In terms of school subjects, Art History was most certainly my first love. Of all the subjects I was lucky enough to be introduced to, Art History was the only class I was truly excited to attend. And although I never expected it, I fell head over heels for Early Modernism. Modern art (or if it should even be called art) has always been up for debate. It’s also one of those things that has a tendency to mystify people… not everyone really knows what it’s all about.
In Why Your Five Year Old Could Not Have Done That, Susie Hodge chooses a number of prominent modern artworks. She gives a brief description of the artist and the context of the piece, then goes on to explain why no child could have created that artwork.
It’s the kind of book that’s supposed to convince modern art’s skeptics of its value and complexity. I can’t say that I was overly impressed by this book.
I just didn’t find it convincing. For each piece, she seems to echo the same sentiment: Sure! In terms of skill, a five year old might be able to do this! But then it wouldn’t be a wonderfully clever commentary on society, would it?
There were moments where she does admit that even in terms of skill, a five year old would not be able to create the artwork. Unfortunately, these moments are the book’s most convincing… which I rather think is hardly the point.

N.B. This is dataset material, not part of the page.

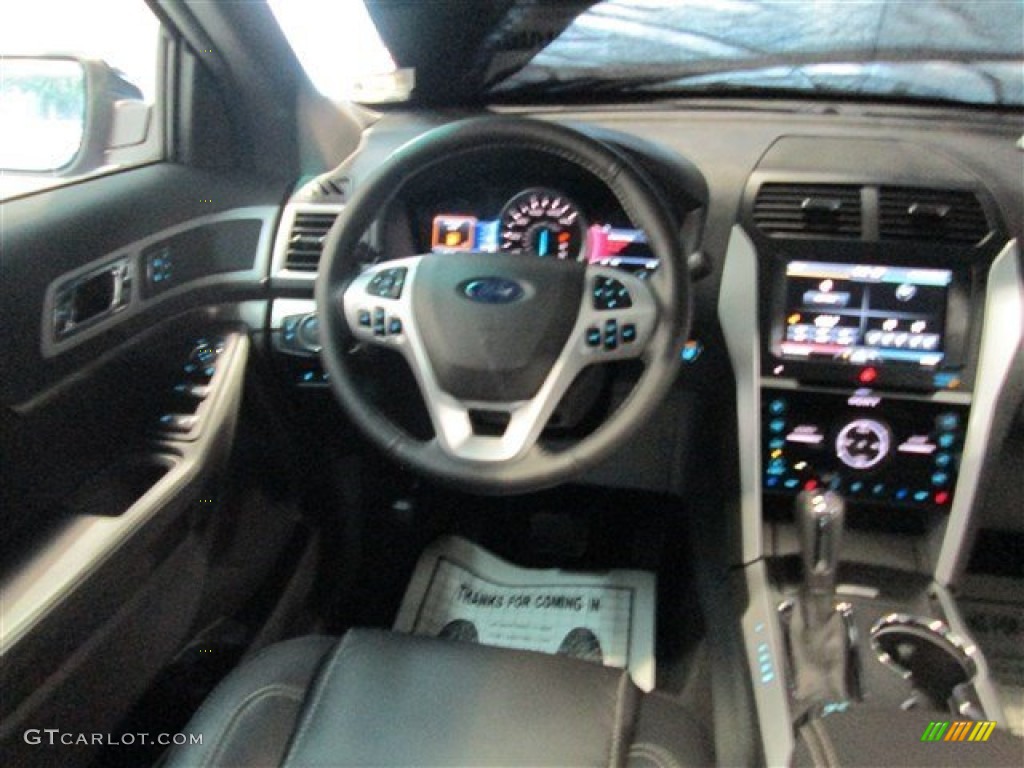 2015 Explorer Sport 4WD - Ruby Red / Sport Charcoal Black photo #10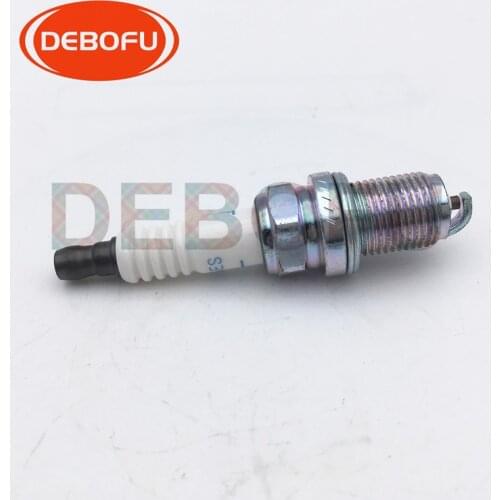 4pcs/lot BKR5ES-11 spark plug For Hyundai Kia Toyota Jaguar Mazda Subaru Mitsubishi Cerato BKR5ES 11 18814-11051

And sure, I get it. Context is important. But it’s not everything. And context isn’t the only reason why some of the chosen artworks are so well known.
Basically, it was a nice book. She wasn’t necessarily wrong about anything. I just don’t think it achieved its purpose. I find it hard to believe that anyone who truly believed that the majority of modern art is child’s play would be otherwise convinced by this book.
In my opinion, Will Gompertz’ What Are You Looking At? is much more successful and is hands-down what I would recommend to anyone who is hoping to get some insight into the world of modern art. Sure, it’s a little simplistic at times, but it’s meant to be an introduction… and it does that darn well.
Will Gompertz does a phenomenal job introducing people to the key players and philosophies that made modern art. He covers the bigger movements, the more famous artists, and some significant artworks. He does so in an interesting, humorous and convincing manner. Most importantly, all of his explanations are well-written and clear.
Admittedly, I do wish that there had been more pictures of the artworks. Directed at those who are unlikely to know the artworks by name, I would’ve thought that they’d be a nice touch.
That being said, I think this book would make a phenomenal introduction to modern art for those of you who have always been interested, but never known where to start.